Voll authentische Roma

Magdi hatte gerade mit dem Kunst­studium begonnen, als sie ein Kind bekam. Doch der Vater hatte mehr mit Drogen als mit Familie im Sinn, also beförderte sie ihn umstandslos vor die Tür. Der zwanzigjährigen Vicky erging es nicht anders. Magdi und Vicky sind zwei authentische Stimmen in Constanza Macras neuem Stück »Open for everything«. 2010 er­hielt die Choreographin vom Prager Goethe-Institut den Auftrag, einen Abend über die Kultur der Roma in Ungarn, Tschechien und der Slowakei zu machen.

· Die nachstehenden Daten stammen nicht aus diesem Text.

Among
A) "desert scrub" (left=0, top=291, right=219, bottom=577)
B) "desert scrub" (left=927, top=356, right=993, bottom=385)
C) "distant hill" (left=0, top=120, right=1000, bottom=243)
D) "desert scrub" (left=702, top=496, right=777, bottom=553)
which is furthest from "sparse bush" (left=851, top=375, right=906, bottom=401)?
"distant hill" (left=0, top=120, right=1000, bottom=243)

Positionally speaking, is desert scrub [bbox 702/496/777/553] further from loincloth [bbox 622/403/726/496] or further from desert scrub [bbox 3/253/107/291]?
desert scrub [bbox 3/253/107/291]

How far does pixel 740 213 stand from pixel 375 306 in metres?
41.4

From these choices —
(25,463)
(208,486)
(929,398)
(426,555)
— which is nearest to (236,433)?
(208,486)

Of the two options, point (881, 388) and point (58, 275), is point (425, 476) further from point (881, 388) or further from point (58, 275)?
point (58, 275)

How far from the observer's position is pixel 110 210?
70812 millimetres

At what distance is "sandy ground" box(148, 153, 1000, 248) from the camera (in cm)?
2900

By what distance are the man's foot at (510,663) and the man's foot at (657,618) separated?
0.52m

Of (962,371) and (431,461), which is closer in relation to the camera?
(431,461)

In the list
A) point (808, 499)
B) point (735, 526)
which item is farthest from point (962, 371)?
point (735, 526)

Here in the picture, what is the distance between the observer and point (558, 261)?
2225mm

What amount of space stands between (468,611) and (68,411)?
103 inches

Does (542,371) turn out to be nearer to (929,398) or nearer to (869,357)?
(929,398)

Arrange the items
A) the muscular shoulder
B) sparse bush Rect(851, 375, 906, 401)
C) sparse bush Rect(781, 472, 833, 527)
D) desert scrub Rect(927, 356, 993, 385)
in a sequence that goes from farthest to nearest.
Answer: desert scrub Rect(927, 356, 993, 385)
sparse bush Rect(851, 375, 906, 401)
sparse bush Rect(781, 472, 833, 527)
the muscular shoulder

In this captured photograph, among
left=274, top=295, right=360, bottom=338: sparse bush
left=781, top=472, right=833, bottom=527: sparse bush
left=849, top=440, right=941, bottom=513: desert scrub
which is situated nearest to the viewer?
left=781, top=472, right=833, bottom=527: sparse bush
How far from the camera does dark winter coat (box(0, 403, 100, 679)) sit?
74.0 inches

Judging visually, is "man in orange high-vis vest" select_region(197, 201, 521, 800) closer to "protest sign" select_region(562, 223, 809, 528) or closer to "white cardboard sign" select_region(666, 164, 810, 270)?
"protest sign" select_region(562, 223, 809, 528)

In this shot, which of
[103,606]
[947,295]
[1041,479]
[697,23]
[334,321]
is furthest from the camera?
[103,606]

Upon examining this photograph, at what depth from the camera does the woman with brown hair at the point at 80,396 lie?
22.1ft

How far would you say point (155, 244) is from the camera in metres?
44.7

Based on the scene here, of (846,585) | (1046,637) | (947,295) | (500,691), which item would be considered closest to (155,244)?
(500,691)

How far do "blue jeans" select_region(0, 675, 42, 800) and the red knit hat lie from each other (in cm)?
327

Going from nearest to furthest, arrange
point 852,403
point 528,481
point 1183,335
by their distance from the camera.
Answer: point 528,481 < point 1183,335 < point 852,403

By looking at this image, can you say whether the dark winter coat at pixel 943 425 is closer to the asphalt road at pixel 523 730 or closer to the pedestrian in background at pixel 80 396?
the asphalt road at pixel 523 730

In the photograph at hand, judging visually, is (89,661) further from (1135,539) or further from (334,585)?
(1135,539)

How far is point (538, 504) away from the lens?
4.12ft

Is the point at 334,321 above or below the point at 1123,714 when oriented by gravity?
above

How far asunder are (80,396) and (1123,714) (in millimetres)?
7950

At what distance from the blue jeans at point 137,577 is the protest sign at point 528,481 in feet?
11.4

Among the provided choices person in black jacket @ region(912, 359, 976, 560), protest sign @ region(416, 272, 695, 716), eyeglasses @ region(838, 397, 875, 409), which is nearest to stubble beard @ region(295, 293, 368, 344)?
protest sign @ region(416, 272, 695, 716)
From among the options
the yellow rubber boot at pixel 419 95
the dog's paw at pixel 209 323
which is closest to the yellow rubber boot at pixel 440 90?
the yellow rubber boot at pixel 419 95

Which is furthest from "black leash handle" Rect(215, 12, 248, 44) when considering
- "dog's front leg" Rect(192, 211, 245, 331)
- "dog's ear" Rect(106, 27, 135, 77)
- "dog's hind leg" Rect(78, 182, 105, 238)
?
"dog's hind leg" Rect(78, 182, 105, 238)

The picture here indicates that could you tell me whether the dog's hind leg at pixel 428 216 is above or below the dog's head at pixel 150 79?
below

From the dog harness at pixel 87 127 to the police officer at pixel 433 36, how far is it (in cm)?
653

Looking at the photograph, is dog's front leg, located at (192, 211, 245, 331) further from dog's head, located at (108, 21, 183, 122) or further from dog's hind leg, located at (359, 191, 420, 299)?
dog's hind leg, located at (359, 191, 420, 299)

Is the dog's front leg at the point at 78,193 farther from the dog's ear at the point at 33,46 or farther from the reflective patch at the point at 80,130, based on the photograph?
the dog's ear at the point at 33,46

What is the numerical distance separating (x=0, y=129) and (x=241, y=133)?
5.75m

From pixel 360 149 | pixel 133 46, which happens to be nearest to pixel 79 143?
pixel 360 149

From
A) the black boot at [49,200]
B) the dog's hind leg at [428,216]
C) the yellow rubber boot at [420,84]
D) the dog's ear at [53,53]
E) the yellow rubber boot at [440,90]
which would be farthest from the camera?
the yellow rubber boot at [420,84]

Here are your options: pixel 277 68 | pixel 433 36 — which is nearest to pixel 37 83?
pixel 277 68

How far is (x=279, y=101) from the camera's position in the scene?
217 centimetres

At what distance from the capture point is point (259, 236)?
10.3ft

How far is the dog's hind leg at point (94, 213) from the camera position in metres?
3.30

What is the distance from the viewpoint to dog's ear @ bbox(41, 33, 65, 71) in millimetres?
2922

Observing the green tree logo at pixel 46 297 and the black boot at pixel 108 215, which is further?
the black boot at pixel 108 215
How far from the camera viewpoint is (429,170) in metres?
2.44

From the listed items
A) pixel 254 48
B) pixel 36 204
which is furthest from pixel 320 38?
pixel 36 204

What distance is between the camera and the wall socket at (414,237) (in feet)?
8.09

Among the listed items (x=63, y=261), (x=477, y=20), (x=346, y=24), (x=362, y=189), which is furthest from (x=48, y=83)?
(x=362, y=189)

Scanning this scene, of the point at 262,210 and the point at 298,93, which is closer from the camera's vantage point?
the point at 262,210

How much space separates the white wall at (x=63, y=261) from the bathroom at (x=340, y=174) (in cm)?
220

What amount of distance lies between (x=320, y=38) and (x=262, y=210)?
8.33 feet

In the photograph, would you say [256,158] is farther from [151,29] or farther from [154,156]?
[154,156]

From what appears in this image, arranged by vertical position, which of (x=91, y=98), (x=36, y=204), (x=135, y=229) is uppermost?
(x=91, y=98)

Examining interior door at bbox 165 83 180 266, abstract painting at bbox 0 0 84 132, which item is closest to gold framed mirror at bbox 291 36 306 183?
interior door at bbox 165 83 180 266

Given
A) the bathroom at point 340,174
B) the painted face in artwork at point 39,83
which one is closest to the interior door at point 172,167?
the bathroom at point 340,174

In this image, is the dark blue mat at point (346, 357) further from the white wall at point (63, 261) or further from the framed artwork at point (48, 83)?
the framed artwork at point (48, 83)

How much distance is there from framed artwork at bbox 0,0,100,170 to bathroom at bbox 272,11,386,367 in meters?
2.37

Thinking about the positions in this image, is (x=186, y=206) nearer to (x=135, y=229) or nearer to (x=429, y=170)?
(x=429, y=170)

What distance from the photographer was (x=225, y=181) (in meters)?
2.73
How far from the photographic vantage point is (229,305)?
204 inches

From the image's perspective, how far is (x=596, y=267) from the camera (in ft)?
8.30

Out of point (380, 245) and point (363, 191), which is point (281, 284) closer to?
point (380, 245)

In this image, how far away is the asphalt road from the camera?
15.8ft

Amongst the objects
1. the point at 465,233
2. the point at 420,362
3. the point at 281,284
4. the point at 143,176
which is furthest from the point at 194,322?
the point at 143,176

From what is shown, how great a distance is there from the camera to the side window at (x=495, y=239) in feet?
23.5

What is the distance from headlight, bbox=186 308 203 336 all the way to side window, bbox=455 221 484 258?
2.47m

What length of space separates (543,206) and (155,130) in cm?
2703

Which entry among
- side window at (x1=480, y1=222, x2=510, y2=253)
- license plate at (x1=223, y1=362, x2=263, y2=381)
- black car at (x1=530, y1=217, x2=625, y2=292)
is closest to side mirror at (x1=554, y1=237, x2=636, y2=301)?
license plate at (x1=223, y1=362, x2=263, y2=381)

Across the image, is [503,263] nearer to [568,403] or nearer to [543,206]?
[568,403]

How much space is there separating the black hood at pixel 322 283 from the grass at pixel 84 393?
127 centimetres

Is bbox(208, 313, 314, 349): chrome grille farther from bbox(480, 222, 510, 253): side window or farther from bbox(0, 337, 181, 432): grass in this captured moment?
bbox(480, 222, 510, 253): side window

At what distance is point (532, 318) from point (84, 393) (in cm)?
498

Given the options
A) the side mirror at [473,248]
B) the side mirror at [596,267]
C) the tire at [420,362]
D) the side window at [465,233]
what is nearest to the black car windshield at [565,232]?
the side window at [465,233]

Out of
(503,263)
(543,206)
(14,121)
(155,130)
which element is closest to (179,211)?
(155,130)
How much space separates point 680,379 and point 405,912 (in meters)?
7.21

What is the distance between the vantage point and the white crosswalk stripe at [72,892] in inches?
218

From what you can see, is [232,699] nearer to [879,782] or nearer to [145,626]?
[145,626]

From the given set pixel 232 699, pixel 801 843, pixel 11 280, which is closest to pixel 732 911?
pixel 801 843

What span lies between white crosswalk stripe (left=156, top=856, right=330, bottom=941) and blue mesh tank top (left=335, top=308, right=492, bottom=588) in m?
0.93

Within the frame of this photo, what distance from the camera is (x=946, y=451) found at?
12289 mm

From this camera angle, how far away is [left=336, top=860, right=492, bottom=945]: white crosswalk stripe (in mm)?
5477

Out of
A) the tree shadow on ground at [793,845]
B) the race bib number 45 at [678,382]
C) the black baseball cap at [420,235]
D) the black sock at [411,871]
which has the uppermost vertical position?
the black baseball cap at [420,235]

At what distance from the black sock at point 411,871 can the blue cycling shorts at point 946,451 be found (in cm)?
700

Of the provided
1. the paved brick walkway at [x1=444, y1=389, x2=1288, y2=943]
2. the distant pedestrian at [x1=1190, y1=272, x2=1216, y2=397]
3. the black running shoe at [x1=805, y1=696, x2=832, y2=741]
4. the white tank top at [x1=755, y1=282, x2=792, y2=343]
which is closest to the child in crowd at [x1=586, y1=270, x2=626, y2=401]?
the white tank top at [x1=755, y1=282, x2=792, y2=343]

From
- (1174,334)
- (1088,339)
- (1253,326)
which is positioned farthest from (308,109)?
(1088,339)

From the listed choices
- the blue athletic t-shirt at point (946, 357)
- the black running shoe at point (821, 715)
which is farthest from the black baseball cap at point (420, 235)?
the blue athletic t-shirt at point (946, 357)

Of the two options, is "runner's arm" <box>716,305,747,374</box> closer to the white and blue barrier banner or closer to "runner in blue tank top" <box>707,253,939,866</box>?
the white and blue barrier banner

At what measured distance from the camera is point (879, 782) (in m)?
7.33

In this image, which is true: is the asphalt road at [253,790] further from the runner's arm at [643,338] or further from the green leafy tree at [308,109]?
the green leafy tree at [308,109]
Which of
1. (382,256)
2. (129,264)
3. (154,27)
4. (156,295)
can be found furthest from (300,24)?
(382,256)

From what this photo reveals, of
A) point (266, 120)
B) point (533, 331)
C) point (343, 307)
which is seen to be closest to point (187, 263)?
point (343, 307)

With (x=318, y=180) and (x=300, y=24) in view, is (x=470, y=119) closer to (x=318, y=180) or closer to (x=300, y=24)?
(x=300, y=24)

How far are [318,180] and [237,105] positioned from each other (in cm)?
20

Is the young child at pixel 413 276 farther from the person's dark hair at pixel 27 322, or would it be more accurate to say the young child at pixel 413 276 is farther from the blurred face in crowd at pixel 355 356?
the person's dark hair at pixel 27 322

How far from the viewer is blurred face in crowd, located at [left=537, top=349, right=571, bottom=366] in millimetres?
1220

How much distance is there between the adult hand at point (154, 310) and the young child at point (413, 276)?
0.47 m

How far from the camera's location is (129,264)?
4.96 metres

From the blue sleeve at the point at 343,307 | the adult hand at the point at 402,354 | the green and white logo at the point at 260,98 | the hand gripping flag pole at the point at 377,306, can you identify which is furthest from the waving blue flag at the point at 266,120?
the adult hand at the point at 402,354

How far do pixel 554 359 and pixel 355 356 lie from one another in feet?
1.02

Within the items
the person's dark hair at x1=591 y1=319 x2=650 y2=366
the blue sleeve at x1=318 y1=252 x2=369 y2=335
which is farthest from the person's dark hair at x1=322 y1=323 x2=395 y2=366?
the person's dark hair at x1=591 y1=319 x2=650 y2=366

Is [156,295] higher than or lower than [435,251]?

Macras recherchierte und castete schließlich, neben sechs Profitänzern aus ihrer Dorky Park Compagnie mit Sitz in Berlin, eine fünfköpfige Kapelle und zahlreiche Laien.

 

Die Großproduktion »Open for everything« segelt hart am Wind des Klischees, weil sie mit Ethno-Zuschreibungen spielt, um sie zu widerlegen. Zu Beginn rumpelt das Blechgerippe eines Lada auf die Bühne, dem das gesamte Ensemble entsteigt. Die Band spielt kräftig Folklore auf, die Lebensgeschichten sind herzzerreißend — und Leni Riefenstahls schon oft angeprangerter Einsatz von Roma aus dem KZ in ihrem Film »Tiefland« darf auch nicht fehlen. Kein Wort vom Versuch der Slowakei, Roma-Kinder in Internate zwangseinzuquartieren oder über die Armenghettos. Dann aber kommen die Dokuszenen von Magdi über die transsexuelle Fatima bis zum jungen HipHopper Adam — aufgehübscht, aber gut. Und schließlich wären da noch die starken Tanzszenen: Der Tanz einer Frau mit Kopftuch über einer gestürzten Touristin zu einem Geigensolo, das den ganzen Kitsch klassisch-romantischer »Zigeunerweisen« verhackstückt. Oder die Massentanzszenen, in denen sich eklektisch HipHop mit Akrobatik, Flamenco, Schuhplattler und Discobeats mischen. Als Substrat bleibt die immer wieder spürbare schwierige Balance zwischen kultureller Selbstbehauptung, Hybridität und dem bevormundenden, westlichen Konzept des Authentischen. Daran arbeitet sich Constanza Macras ab. Es sind die unversöhnten Brüche, die diesen Abend spannend machen.